Филомена: Покуда Тахир ибн Ильяс раздувался от важности и якобы одержанной им победы, Филомена утирала скупые слезы. Так голубица могла просить ястреба о помощи или невинный ягненок уповать на защиту льва, как ее госпожа возлагала призрачную надежду на проклятого турка. Однако рабыня была готова повиноваться, поскольку латинянин Бальдуччи представлялся ей волком, алчущим поживы, или охотником, расставившим силки, но никак не добрым самаритянином. - Не дам, - рука с перстнем быстро сжалась и была упрятана за спину. - Мне поручено слова госпожи передать, я послужу ей пергаментом, а не твоя высушенная шкура, - тут Филомена сообразила, что пергаменту понадобится верный гонец, сиречь способ добраться до сановного турка, и милостиво добавила. - Вместе пойдем.

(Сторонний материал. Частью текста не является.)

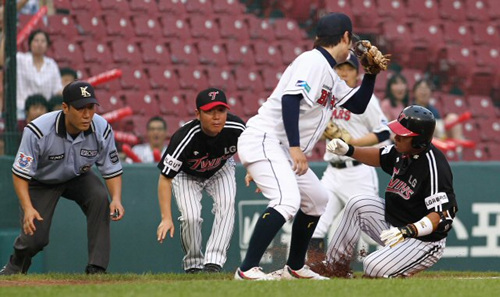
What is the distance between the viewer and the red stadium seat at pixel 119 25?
1183 centimetres

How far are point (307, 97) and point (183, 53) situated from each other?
616 cm

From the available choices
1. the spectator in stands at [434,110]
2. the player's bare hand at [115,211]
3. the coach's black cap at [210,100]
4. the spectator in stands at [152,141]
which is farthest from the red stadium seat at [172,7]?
the player's bare hand at [115,211]

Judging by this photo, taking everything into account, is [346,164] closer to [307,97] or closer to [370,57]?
[370,57]

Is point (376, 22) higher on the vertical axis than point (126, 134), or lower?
higher

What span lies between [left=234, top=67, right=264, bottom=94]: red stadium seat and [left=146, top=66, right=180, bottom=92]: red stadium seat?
831 mm

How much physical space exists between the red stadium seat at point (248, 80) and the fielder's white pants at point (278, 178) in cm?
558

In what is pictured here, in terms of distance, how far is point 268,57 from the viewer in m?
12.3

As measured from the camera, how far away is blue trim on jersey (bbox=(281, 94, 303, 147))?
5.93 m

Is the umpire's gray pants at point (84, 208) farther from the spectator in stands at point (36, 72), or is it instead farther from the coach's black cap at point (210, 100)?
the spectator in stands at point (36, 72)

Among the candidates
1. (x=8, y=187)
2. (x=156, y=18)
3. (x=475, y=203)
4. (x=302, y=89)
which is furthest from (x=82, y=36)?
(x=302, y=89)

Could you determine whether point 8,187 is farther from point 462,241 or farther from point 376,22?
point 376,22

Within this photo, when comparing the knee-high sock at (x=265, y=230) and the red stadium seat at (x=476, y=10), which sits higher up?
the red stadium seat at (x=476, y=10)

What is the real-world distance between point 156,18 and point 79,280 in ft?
19.6

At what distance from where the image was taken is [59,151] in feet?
23.6
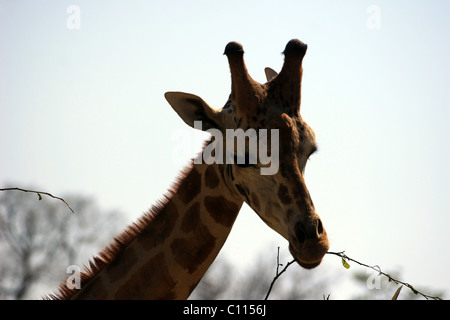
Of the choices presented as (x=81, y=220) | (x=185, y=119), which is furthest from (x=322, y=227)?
(x=81, y=220)

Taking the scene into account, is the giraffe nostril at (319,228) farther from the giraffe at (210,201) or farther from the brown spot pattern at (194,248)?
the brown spot pattern at (194,248)

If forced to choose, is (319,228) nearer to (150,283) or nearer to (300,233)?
(300,233)

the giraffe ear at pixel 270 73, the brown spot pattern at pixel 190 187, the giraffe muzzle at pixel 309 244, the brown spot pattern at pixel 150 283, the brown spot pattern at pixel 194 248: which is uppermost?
the giraffe ear at pixel 270 73

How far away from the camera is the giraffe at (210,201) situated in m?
5.68

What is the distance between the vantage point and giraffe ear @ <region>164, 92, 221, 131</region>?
20.1ft

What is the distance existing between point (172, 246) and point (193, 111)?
1.27 m

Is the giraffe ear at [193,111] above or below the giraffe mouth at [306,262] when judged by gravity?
above

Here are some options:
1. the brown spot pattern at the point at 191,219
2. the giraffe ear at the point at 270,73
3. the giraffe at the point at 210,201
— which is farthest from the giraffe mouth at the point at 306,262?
the giraffe ear at the point at 270,73

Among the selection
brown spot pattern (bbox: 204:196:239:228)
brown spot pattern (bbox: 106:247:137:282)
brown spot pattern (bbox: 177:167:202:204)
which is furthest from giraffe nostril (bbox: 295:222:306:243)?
brown spot pattern (bbox: 106:247:137:282)

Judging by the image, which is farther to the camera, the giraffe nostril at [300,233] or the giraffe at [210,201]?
the giraffe at [210,201]

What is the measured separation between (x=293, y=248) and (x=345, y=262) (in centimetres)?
139

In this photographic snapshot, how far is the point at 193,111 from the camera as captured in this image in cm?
617
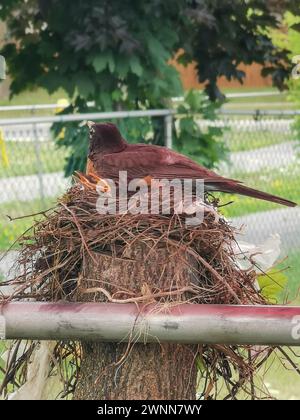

Тахир ибн Ильяс: - Да сейчас, и побежал уж! Неси седло,- ширазец с досадой отдернул желтую, костлявую руку, как будто кольцо, в котором он без труда признал любимую драгоценность своего воспитанника, как виноград в басне Эзопа, никогда не интересовало мимо проходящую лисицу.- Как же ты пойдешь с нами, старая?- мстительно заблестевшие глазки смотрели на гречанку, удостоенную столь высокой чести. И это после всех-то бед, после того, как она собственными руками увела молодую жену из опочивальни мужа! Да ей бы задрать подол и высечь на площади, да еще поверх для памяти уксусом спрыснуть! - Ведь тебя, ровно кадушке, разве что по мостовой катить! И кто станет сторожить в доме? Мало что этому врагу Аллаха удумается?- спохватившись, перс понизил голос, перейдя на греческий, еще более замудрено книжный.- Хотя и толку от тебя... только что пробоину в трюме затыкать, или на башню вместо муэдзина поставить - сейчас своим кукареканьем весь город разбудишь!

Филомена: Ладони Филомены загорелись от желания сбить чалму заносчивому ширазцу, но поручение госпожи и данное ею кольцо спасли загривок старца от обращения, подобающего лишь нерадивым отрокам. - И то верно, - с притворным вздохом рабыня потупила голову, однако ж рукою продолжала крепко сжимать перстень. - Какая польза от меня, кроме как заверить подлинность слов моей госпожи. Ты прокаркаешь не в пример лучше, и голос твой с женским щебетаньем сравнится, и поверит господин твой тебе первому, и не подумает, что ты присочинил все для каких-то неведомых целей... Иди мил-человек, ступай, - ласково пропела Филомена и внезапно без предупреждения возвысила глас с пронзительной силой. - А ежели не поверит, тогда что? - прошипела она и притопнула для верности ногой. - За мной прибежишь, да поздно будет!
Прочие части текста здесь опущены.